Mutual funds aren’t used by Robo Advisors as much as ETFs. Most Robo Advisors can approximate the performance of a mutual fund via direct holdings in stocks or bonds, or via ETFs.
Read: What are Index Funds?
Algorithmic trading – (Algos)
Algorithmic trading (Algos) is a new, popular way to invest. Algos aren’t an asset class, but they allow traders and portfolio managers to make investment decisions by using advanced mathematics. In many cases algos work in tandem with advanced quantitative analysis systems to make investment decisions, and these platforms are taking over the global marketplace.
Any form of active portfolio management today is probably using an algo of some form. The major banks all have their own platforms, and there are also hedge funds that have created algo driven trading systems. Many Robo Advisors use some form of algo in their portfolio management system, and it is good to know if a prospective RA is using algos to recommend investment strategies to you.
Human Portfolio Management
Believe it or not, lots of Robo Advisors have teams of human portfolio managers who create and rebalance the portfolios you are assigned. Many Robo Advisors also offer their clients access to the portfolio managers, if they have higher-level accounts.
In this way, some Robo Advisors are more or less like a new kind of mutual fund company. Whether you decide to invest with a company like Fidelity or a Robo Advisor, there is a good chance you are buying funds that are the result of human investment decisions.
Every Robo Advisor Will be Different
As mentioned above, the idea of a ‘Robo Advisor’ isn’t specific. RAs use a hybrid approach to investment management which allows them to drop the cost of semi-bespoke portfolios to less than 1% per year, in most cases.

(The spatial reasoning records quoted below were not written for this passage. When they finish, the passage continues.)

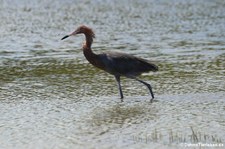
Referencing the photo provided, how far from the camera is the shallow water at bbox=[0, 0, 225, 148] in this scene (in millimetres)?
9883

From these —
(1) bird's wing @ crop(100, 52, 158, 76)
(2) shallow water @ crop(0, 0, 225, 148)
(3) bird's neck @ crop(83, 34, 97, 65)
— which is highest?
(3) bird's neck @ crop(83, 34, 97, 65)

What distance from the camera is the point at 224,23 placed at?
26109 millimetres

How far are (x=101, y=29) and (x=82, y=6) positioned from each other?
972cm

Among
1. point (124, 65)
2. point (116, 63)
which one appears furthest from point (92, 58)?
point (124, 65)

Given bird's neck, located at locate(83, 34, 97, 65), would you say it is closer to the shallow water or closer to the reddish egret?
the reddish egret

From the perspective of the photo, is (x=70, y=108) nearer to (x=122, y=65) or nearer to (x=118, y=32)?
(x=122, y=65)

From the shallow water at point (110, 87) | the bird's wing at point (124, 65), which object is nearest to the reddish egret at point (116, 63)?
the bird's wing at point (124, 65)

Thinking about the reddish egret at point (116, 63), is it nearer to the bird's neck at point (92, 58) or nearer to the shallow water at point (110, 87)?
the bird's neck at point (92, 58)

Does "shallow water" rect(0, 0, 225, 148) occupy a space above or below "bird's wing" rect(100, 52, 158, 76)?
below

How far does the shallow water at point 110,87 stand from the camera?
9.88 m

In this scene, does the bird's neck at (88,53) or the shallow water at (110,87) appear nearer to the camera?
the shallow water at (110,87)

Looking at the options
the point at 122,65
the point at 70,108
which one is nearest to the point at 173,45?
the point at 122,65

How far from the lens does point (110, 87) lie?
45.7ft

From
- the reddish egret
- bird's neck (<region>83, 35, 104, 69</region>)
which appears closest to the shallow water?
the reddish egret
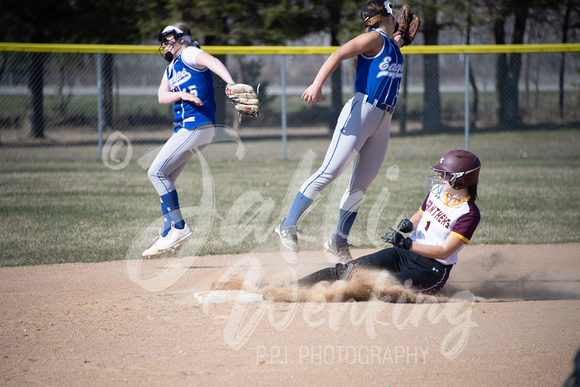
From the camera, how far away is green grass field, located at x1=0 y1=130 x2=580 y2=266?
6.62 meters

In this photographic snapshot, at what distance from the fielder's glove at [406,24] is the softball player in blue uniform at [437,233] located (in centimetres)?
116

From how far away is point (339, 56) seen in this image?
4.13m

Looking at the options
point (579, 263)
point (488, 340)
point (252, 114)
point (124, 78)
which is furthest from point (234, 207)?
point (124, 78)

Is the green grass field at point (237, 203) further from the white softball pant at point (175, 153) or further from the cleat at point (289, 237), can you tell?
the cleat at point (289, 237)

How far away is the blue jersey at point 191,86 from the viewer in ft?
16.1

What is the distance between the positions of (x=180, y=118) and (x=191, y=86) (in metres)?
0.31

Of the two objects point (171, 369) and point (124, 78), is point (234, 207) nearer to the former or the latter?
point (171, 369)

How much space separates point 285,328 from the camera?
374 cm

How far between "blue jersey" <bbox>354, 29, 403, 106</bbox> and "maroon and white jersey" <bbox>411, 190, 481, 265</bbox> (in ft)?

In general, a RA will offer you an incredible value for your money, assuming you aren’t investing tens of millions of pounds. One of the biggest reasons why RAs rock is that they offer a high level of investment sophistication to younger people who wouldn’t get much from established money managers.
Some RAs have minimum investments that start at £1, and most are less than £500. It might sound silly, but actually saving money is the basis of getting ahead financially. The established financial community has been geared toward higher-net-worth individuals or people who are saving for their retirement via work-sponsored investment programs.
Putting Something Away for the Future
Now, there are many young people who are working in ‘gig economy’ jobs and don’t have a firm grasp on financial planning. Platforms like Robin Hood are great for people who want to build their own portfolios or trade shares directly, but lots of people couldn’t tell you the difference between preferred shares and put options.
On the other hand, just about everyone who works can spare a few pounds from their paycheck for the future, and most RAs have no minimum deposit once the account is open. Additionally, some have tax-deferred accounts that will allow you to contribute up to a certain amount of money per year.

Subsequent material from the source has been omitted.